Микаэль нахмурился. О чем она говорила? Мысленно? В мечтах? Но он не успел ничего возразить: Лейла поменяла тему разговора.
– Как твоя работа?
– Я не хочу говорить о работе. Что ты имеешь в виду, говоря «мысленно мы будем встречаться»?
– Ты сам поймешь, – уклончиво ответила она. – А сейчас скажи мне: как твоя работа?
– Отвратительно, – признал Микаэль. – Я переступаю черту.
– В смысле?
– Теперь я собираюсь стать обвинителем. Защищать всяких ублюдков я больше не в силах.
– Желаю успеха, – улыбнулась Лейла.
– Как твои ученицы?
– Пока мне запрещено заниматься обучением. После свадьбы я, может, снова вернусь к преподаванию, хотя и сомневаюсь в этом.

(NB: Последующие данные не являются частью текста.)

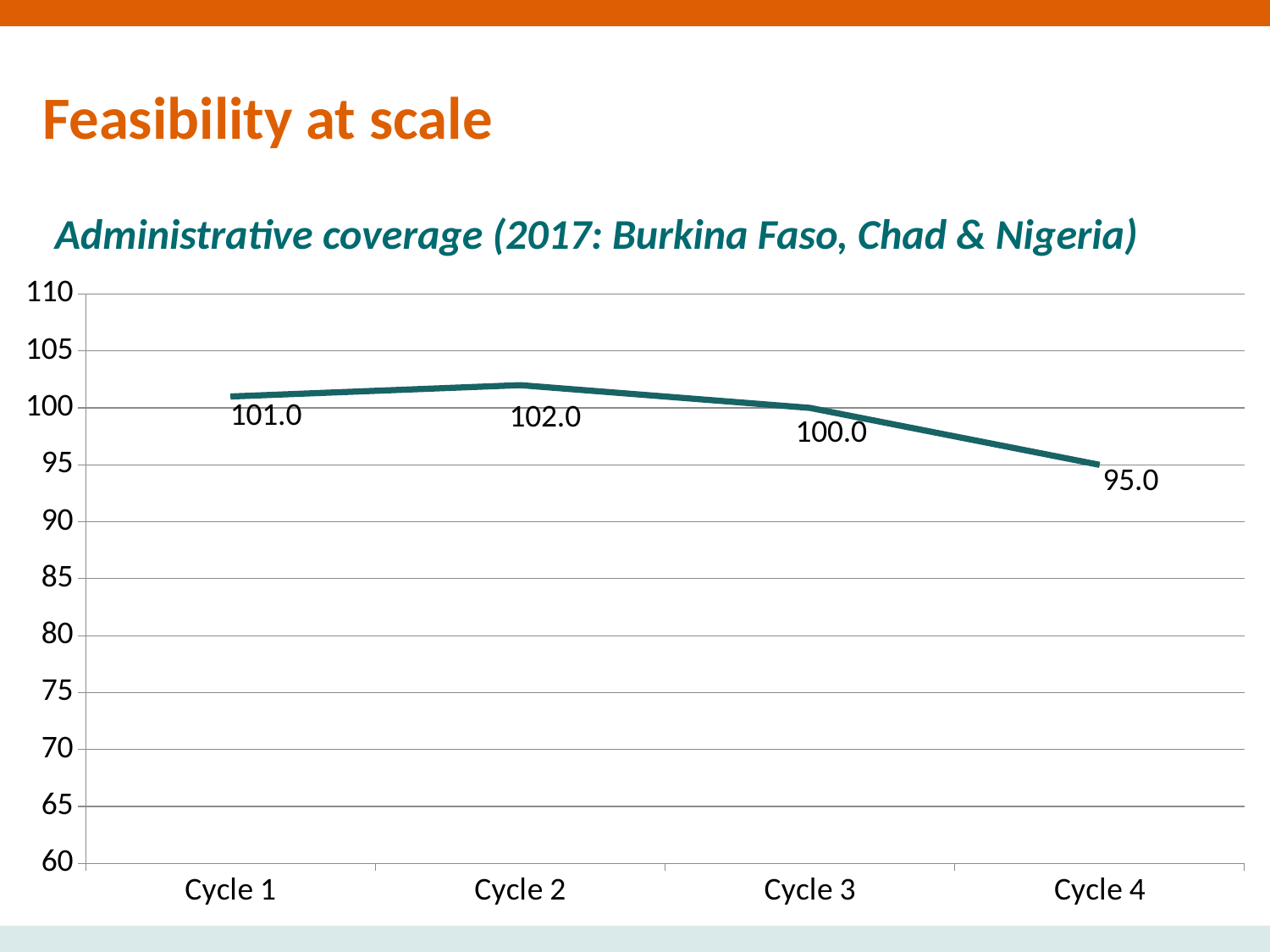
Which is larger, the value for Cycle 1 or the value for Cycle 3? Cycle 1 Which cycle has the lowest value? Cycle 4 What is the value for Cycle 1? 101.0 How many cycles are plotted on the chart? 4 What is the difference between the values for Cycle 2 and Cycle 4? 7.0 What is the value for Cycle 2? 102.0 What is the value for Cycle 4? 95.0 What kind of chart is shown on the slide? line chart Which cycle has the highest value? Cycle 2 What is the title of the chart? Administrative coverage (2017: Burkina Faso, Chad & Nigeria) Is the value for Cycle 4 greater or less than 100? less What is the value for Cycle 3? 100.0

– Лейла? – спросил он, и она закрыла глаза, услышав его глубокий голос. – Как я за тобой приглядывал?
– Безупречно.
– Ты о чем-нибудь жалеешь? – спросил он, немного переживая, что они могли зайти слишком далеко.

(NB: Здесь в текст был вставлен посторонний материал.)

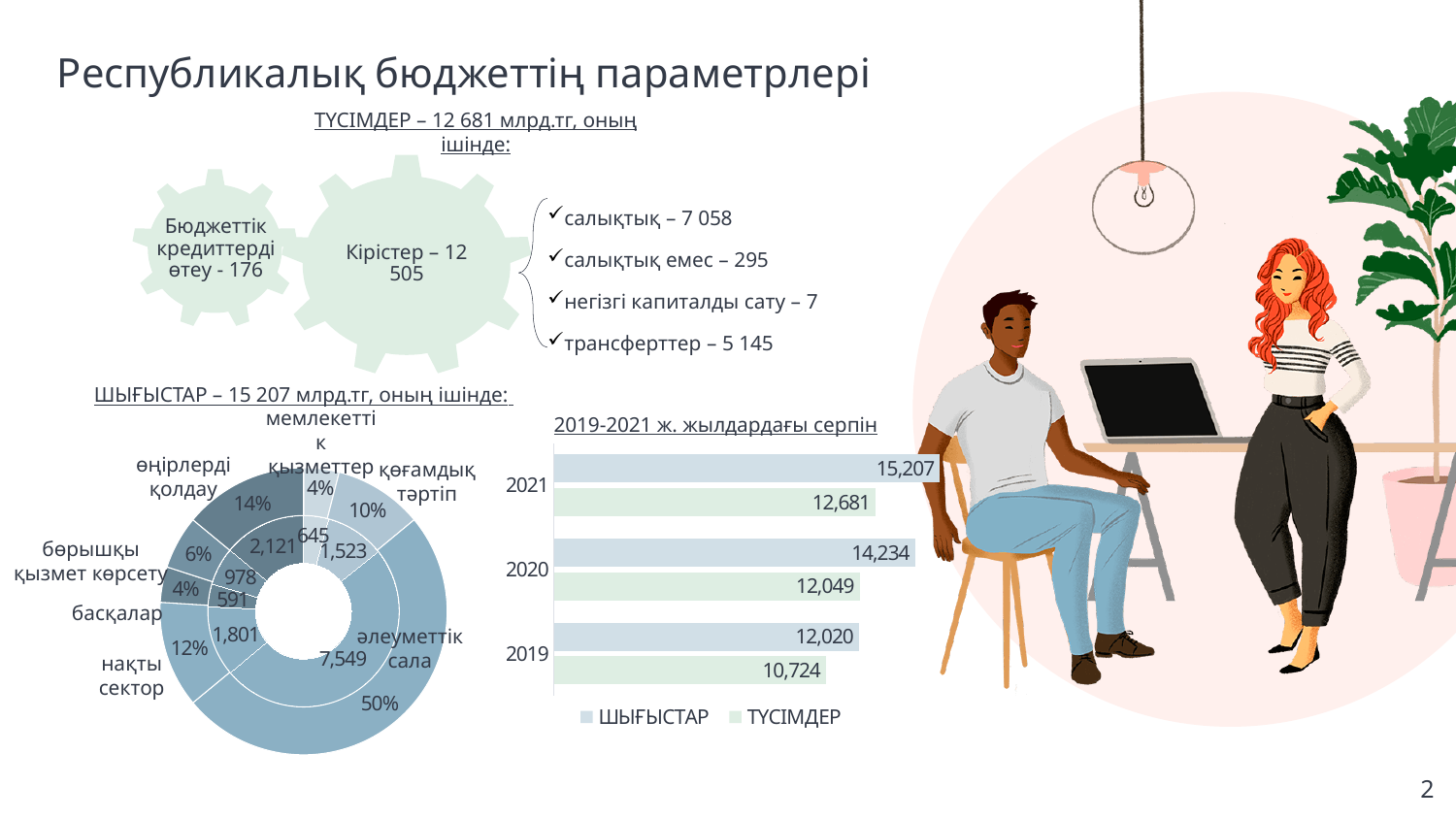
In the doughnut chart under "ШЫҒЫСТАР – 15 207 млрд.тг", which is larger: нақты сектор or қоғамдық тәртіп? нақты сектор In the doughnut chart under "ШЫҒЫСТАР – 15 207 млрд.тг", what share does өңірлерді қолдау have? 14% In the doughnut chart under "ШЫҒЫСТАР – 15 207 млрд.тг", what is the value for әлеуметтік сала? 7,549 In the bar chart titled "2019-2021 ж. жылдардағы серпін", how many series does the legend list? 2 In the bar chart titled "2019-2021 ж. жылдардағы серпін", does the ШЫҒЫСТАР value rise or fall from 2019 to 2021? rise In the doughnut chart under "ШЫҒЫСТАР – 15 207 млрд.тг", which category has the largest share? әлеуметтік сала In the bar chart titled "2019-2021 ж. жылдардағы серпін", what is the value of ШЫҒЫСТАР for 2021? 15,207 In the bar chart titled "2019-2021 ж. жылдардағы серпін", what is the value of ТҮСІМДЕР for 2019? 10,724 What kind of chart is the "2019-2021 ж. жылдардағы серпін" chart? bar chart In the doughnut chart under "ШЫҒЫСТАР – 15 207 млрд.тг", how many categories are shown? 7 In the bar chart titled "2019-2021 ж. жылдардағы серпін", what is the difference between ШЫҒЫСТАР and ТҮСІМДЕР in 2020? 2,185 In the bar chart titled "2019-2021 ж. жылдардағы серпін", what is the value of ТҮСІМДЕР for 2020? 12,049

– Только об одном, – сказала Лейла. – Что я рассмеялась, когда ты сделал мне предложение. Но, Микаэль, – поторопилась она добавить, – я рассмеялась только от невозможности, а не от того, что ты сказал.
– Пожалуйста, разреши мне поговорить с твоим отцом!
– Вряд ли он станет тебя слушать.
– Я считал его справедливым человеком.
– Только не в этом, – вздохнула Лейла. – Есть еще одно, о чем я сожалею. Я не позволила тебе сказать, что ты меня любишь. И сама я не сказала тебе. Но я люблю тебя и буду любить до конца жизни.
Сердце Микаэля сжалось от боли, но она продолжила, и его страдания стали невыносимы.
– Жаль, что ты не стал моим первым. Тогда меня бы наказали так, что я до конца жизни осталась бы старой девой.
– Лейла…
– Я должна идти. – В дверь постучала Джамила. – Abadan laa tansynii, – закончила она.